Wednesday, June 3, 2015

On 6th Street, Hudson East fetches $60 million

Hudson East, the 86-unit rental building at 223-237 E. Sixth St. between Second Avenue and Cooper Square, has changed hands for $60 million, The Real Deal reports.

Abro Management, who purchased the building erected in 1996 from the Hudson Companies, plans "a long-term hold," per the article.

Units here range from $2,950 to $6,300. (Twenty percent of the units are also set aside for lower-income residents.)

And there is a lot of East Village history at the site, which dates to the 1920s.

We'll head to this article from the Times in 1997 for more:

Over time, the building was the Loew's Commodore movie palace, a Yiddish theater and a concert hall. In 1968, Bill Graham, the rock music impresario, turned the theater into the Fillmore East, which became a mecca for music fans.

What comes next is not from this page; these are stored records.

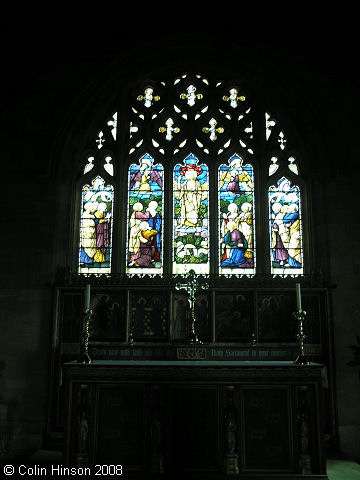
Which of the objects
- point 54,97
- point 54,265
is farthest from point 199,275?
point 54,97

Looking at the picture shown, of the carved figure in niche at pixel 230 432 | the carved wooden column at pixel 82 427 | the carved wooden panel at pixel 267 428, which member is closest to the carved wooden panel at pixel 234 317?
the carved wooden panel at pixel 267 428

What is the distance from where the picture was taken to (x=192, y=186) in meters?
9.91

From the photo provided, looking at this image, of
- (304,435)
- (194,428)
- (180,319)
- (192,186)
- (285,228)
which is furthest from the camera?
(192,186)

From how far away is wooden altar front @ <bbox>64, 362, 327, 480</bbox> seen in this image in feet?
19.8

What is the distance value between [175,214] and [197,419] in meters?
4.42

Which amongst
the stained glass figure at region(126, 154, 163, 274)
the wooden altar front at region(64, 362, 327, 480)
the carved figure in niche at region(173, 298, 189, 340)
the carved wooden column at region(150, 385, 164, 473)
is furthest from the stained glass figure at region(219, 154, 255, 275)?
the carved wooden column at region(150, 385, 164, 473)

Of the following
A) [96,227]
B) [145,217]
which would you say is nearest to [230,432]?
[145,217]

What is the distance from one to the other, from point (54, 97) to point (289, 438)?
7.17m

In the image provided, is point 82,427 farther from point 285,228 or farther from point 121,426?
point 285,228

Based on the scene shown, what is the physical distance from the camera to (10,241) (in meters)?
9.20

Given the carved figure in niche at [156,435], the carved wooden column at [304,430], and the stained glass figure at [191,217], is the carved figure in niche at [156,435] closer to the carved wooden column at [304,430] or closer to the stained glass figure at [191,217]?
the carved wooden column at [304,430]

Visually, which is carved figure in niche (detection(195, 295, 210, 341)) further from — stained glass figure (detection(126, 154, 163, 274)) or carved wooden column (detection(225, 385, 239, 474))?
carved wooden column (detection(225, 385, 239, 474))

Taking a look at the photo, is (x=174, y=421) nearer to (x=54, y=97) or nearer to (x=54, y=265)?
(x=54, y=265)

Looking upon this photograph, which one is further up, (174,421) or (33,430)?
(174,421)
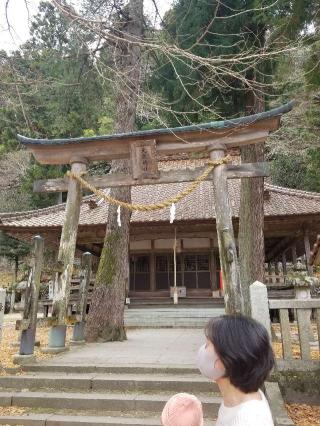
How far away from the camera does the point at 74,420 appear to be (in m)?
4.02

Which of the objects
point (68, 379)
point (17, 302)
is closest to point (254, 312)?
point (68, 379)

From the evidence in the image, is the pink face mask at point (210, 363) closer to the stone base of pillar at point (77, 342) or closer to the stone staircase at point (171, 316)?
the stone base of pillar at point (77, 342)

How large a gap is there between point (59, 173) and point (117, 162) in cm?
1308

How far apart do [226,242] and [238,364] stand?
14.7ft

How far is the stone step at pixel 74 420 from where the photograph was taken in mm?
3947

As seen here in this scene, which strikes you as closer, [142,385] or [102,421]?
[102,421]

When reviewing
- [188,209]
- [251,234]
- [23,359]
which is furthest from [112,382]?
[188,209]

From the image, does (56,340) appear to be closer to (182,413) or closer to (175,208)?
(182,413)

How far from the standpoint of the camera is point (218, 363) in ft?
5.16

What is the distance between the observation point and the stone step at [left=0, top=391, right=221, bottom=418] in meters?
4.32

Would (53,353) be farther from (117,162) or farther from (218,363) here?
(218,363)

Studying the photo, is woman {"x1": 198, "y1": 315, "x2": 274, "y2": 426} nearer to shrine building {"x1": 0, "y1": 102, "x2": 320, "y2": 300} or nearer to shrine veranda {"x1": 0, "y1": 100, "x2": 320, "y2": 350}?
shrine veranda {"x1": 0, "y1": 100, "x2": 320, "y2": 350}

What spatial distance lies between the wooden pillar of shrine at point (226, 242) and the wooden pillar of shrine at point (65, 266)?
2.58m

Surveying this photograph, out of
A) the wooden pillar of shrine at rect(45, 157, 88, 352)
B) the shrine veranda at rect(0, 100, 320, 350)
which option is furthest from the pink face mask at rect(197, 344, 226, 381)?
the wooden pillar of shrine at rect(45, 157, 88, 352)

Among the acts that played at the Fillmore East before it closed in 1971 were B. B. King, the Grateful Dead, Janis Joplin and the Allman Brothers.

During the 1980's, the building was refurbished as the Saint, which for eight years drew crowds of several thousand gay dancers a night. And earlier this decade, there were plans to turn the empty structure into a six-screen movie theater. But that project went into bankruptcy.

The Hudson Companies bought the property for $1.6 million in 1995.

Said Hudson principal Alan R. Bill in 1997: "We believed the East Village was turning around," resulting in a demand for more rentals.

The four-floor building that houses the Apple Bank on Second Avenue is all that remains of the former theater complex.

Previously on EV Grieve:
The Loew's Commodore Theatre

Bank branch becomes bank branch at former site of the Fillmore East

3 comments:

Anonymous said...

$60 million, eh?

Scuba Diva said...

"Lose yourself in unspeakable luxury."

Anonymous said...

Luxury? Hmmmm...for that you get a view of??????? E. 6th Street, the homeless, the Crusties, no place to park, drunken college kids partying at the various bars within a two block radius, the constant stench of BBQ meat from the corner restaurant and all the fire engine sirens you can stand as the local station uses this block as their cross thru street to Alphabet City.
On the other hand you get a great neighborhood, lots of shopping, convenient public transportation and the right to say that you live in a building that sits on top of the land that used to be....a movie theatre/rock and roll hall/gay night club.